Call to legalise dumpster-diving

But this could soon change. There are plans to make salvaging food from supermarket skips legal. The Minister of Justice Marco Buschmann (FDP) and the Minister of Agriculture Cem Özdemir (Greens) are in favour of such a move. In a draft law discussed in the Bundestag on 26 January 2023, the parliamentary group Die Linke called for decriminalising dumpster-diving.

It would be a win-win, says Marion Siewert, who used to have a podiatry practice in Bad Godesberg. "I remember hearing in 2018 that there were bins overflowing with good food," she recalls. Having little money herself, she said she stopped by a shop and checked. "At first I did it on my own, then later with my husband or with a friend. I sometimes went out three times a day and picked rescued food from the waste," says Siewert.

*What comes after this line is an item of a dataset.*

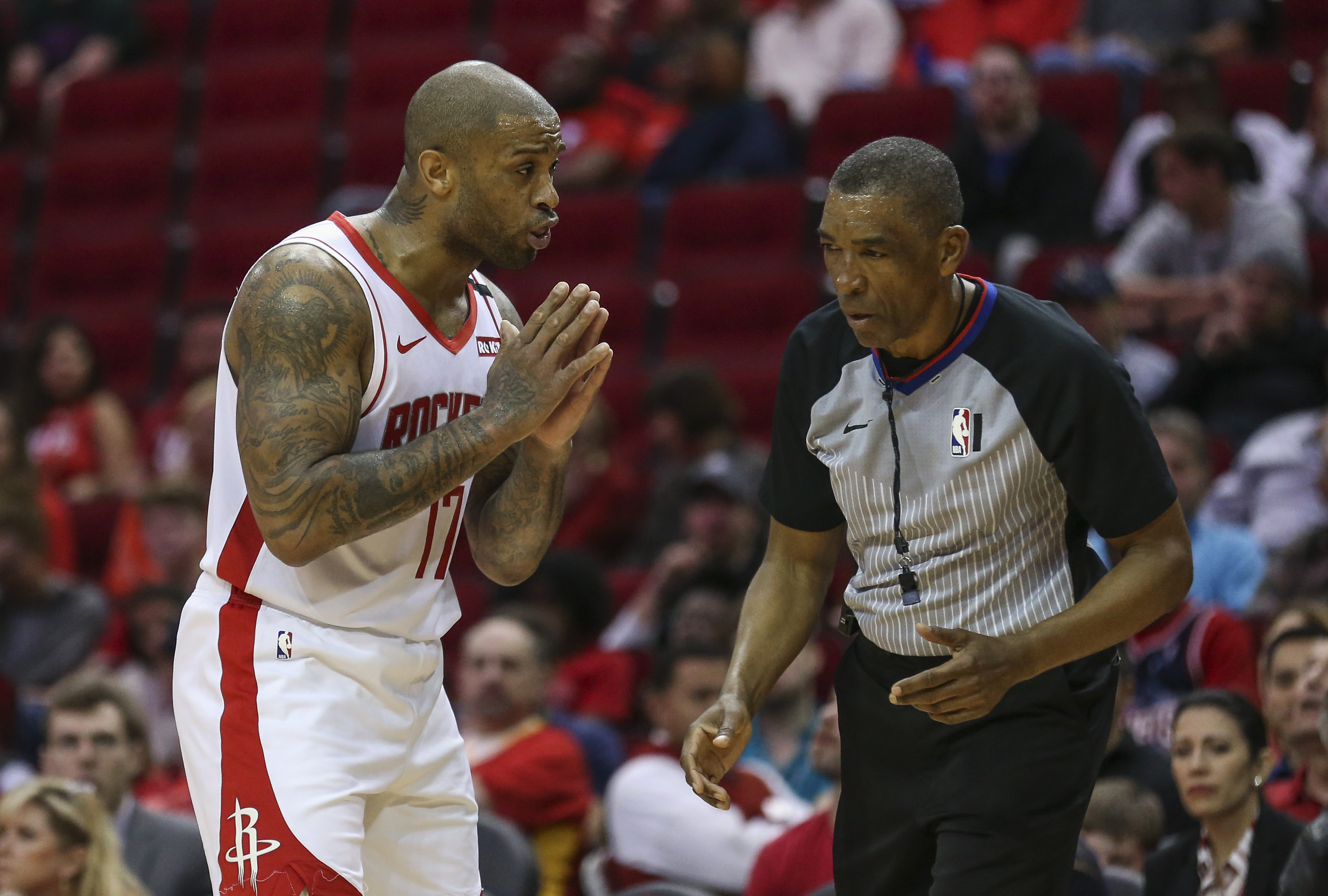 Jan 15, 2020; Houston, Texas, USA; Houston Rockets forward PJ Tucker (17) talks with an official during the fourth quarter against the Portland Trail Blazers at Toyota Center.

Becker reports: " Some of the students around me were doing it at the time." Sometimes he met other people at the skips. "Then we divided everything up in a very cooperative way and saw who needed what," he says.

A lot of food in the bins is still edible

Once, an entire bin was filled with hazelnuts, Siewert reports, "I would never have been able to afford some of the food." Most of it was still edible, she says. But when food had been in a skip for a long time, it could be full of flies or spoiled. " One time, a refrigeration unit must have broken down. There were so many items in the rubbish that we drove there by car, loaded everything up and then distributed it in our flat-share and throughout the entire housing block," Becker remembers.

"I sometimes didn't go foraging until around 11 p.m. to avoid meeting supermarket staff." Siewert reports. In the two years she dumpster-dived she was caught several times by security personnel or shop employees. But she was always just ticked off and there were no further consequences for her. Over time she noticed that "they did a lot of things to make it difficult for us to get access to the bins. First they put them upside down, then they put bars on them." This is something that Becker, who has been dumpster-diving in various cities for about five years, confirms.

Saving food legally

Marion Siewert no longer goes foraging, but she wants to take legal action against food waste, which still shocks her. A third of all food in Germany ends up in the bin, according to a study by the Federal Environment Agency. That is about eleven million tonnes a year. Food waste is responsible for the third highest CO2 emissions worldwide, after the USA and China, says Stefan Kreutzberger (61), who co-founded the Foodsharing association in 2012.

Foodsharing has made it its mission to legally save food before it ends up in the bin. This means members can pick up food from supermarkets that would otherwise be thrown away. "We are active nationwide," says Kreutzberger.

The cause is overproduction

The association is also known in Bonn. Julia Kutschke, company spokesperson for Edeka Mohr, reports that all branches now cooperate with Foodsharing Bonn. "They regularly pick up food from us that would otherwise go in the trash can." She could not give any information about skips at the moment. But as far as foodsharing, the legal way of saving food, is concerned, Kutschke says: "It's a great thing. Food that we can no longer sell gets a second chance." Since the company started working with Foodsharing, the amount of food that is thrown away has been reduced enormously.

According to the Federal Centre for Nutrition (Bundeszentrum für Ernährung), retailers are responsible for about seven per cent of food thrown away, while private households cause about 59 per cent of food waste.

Kreutzberger is glad that dumpster-diving may soon no longer be a punishable offence. As is Becker. But he says this would still not solve the root problem: "Foraging from skips is only a symptom of overproduction," says the 31-year-old. Everyone interviewed agrees that the most important thing is to fight food waste and thus the underlying cause.